Through the many conversations I’ve had whilst being here, some stick in my mind – highlighting where leadership has gone so horribly wrong in recent times:

  • A young cousin of mine has been failed on several occasions trying to get her driver’s license – her parents know that the driving instructor is waiting for a bribe before he will pass her. It is customary practice, and they’re holding out (not wanting their child to learn that bribery gets you places in life!)
  • Traffic police sit back and watch cars on the national highways driving on the wrong side of the road. Should they be bothered to intervene, a bribe is all they’re after
  • Basic services such as electricity and water supply can no longer be relied upon
  • Homes fortified with security systems to protect against armed invasions
  • Economic stagnation as parliament grapples with laws which will allow acquisition of land with no compensation
  • Books vital for public education being delivered in the October of a school year – leaving students under-resourced for the majority of the year
  • A growing divide between privately and publicly funded education
  • A growing health care crisis

It would be fair to ask when South African leaders will stop letting its people down?
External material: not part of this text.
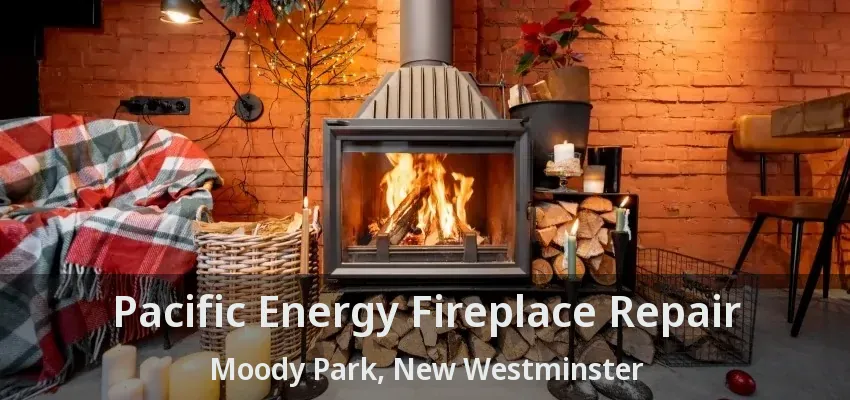 Pacific Energy Fireplace Repair Moody Park, New Westminster - BC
Nearly 25 years after the release of Nelson Mandela from jail, and the birth of democracy with the founding of arguably one of the world’s best constitutions, there has been money meant for education, houses and hospitals – much of which has been squandered and pilfered.

Leaders have lost their true north – their value system. Racism is a card that continues to be played, however this democracy has a fair constitution, and the people show a willingness to move forward. Any light at the end of this tunnel will demand an extraordinary shift in leadership.
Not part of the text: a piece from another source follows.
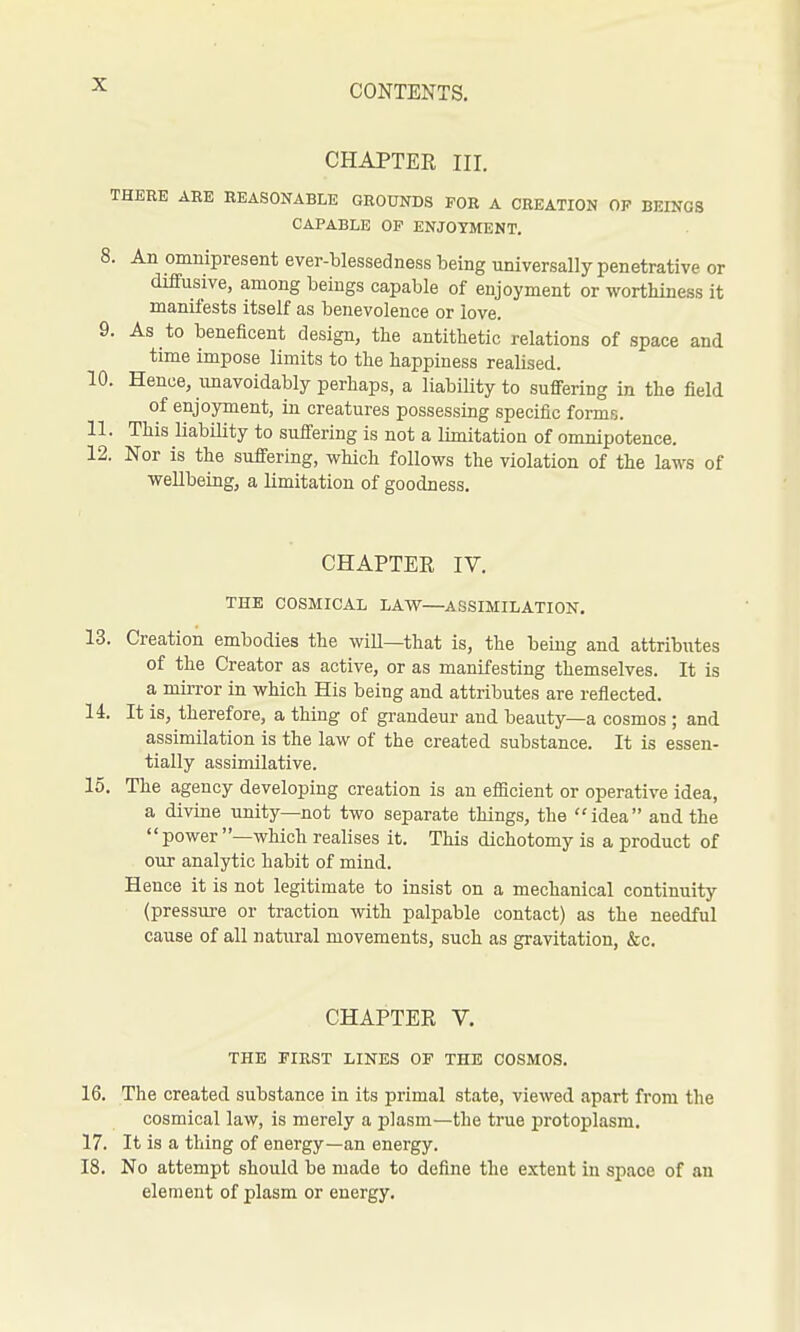 CHAPTER III. THERE ARE REASONABLE GROUNDS FOR A CREATION OP BEINGS CAPABLE OP ENJOYMENT. 8. An omnipresent ever-blessedness being universally penetrative or diffusive, among beiugs capable of enjoyment or worthiness it manifests itself as benevolence or love. 9. As to beneficent design, the antithetic relations of space and time impose limits to the happiness realised. 10. Hence, imavoidably perhaps, a liabiUty to suflFering in the field of enjoyment, in creatures possessing specific forms. 11. This liabiUty to sufiering is not a limitation of omnipotence. 12. Nor is the sufiering, which follows the violation of the laws of wellbeing, a limitation of goodness. CHAPTER IV. THE COSMICAL LAVS^—ASSIMILATION. 13. Creation embodies the will—that is, the being and attributes of the Creator as active, or as manifesting themselves. It is a mirror in which His being and attributes are reflected. 14. It is, therefore, a thing of grandeur and beauty—a cosmos ; and assimilation is the law of the created substance. It is essen- tially assimilative. 15. The agency developing creation is an efficient or operative idea, a divine unity—not two separate things, the idea and the power —which realises it. This dichotomy is a product of our analytic habit of mind. Hence it is not legitimate to insist on a mechanical continuity (pressure or traction with palpable contact) as the needful cause of all natural movements, such as gravitation, &c. CHAPTER V. THE FIRST LINES OF THE COSMOS. 16. The created substance in its primal state, viewed apart from the cosmical law, is merely a plasm—the true protoplasm. 17. It is a thing of energy—an energy. 18. No attempt should be made to define the extent in space of an element of plasm or energy.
The people who live under South African skies are resilient. It’s time for them to be given true leadership – of the kind that lives into honest values, and leads with humility, vision and purpose. Of the kind that listens to multiple perspectives without judgement and reflects carefully, making wiser decisions.

Perhaps it is too late for current leaders? We can only hope and pray that there will be some shining gems currently being educated who will understand what needs to be done, and have the courage to push ahead with positive reform.

With an emotionally intelligent kind of leadership.

It’s never too late to rekindle what Nelson Mandela started!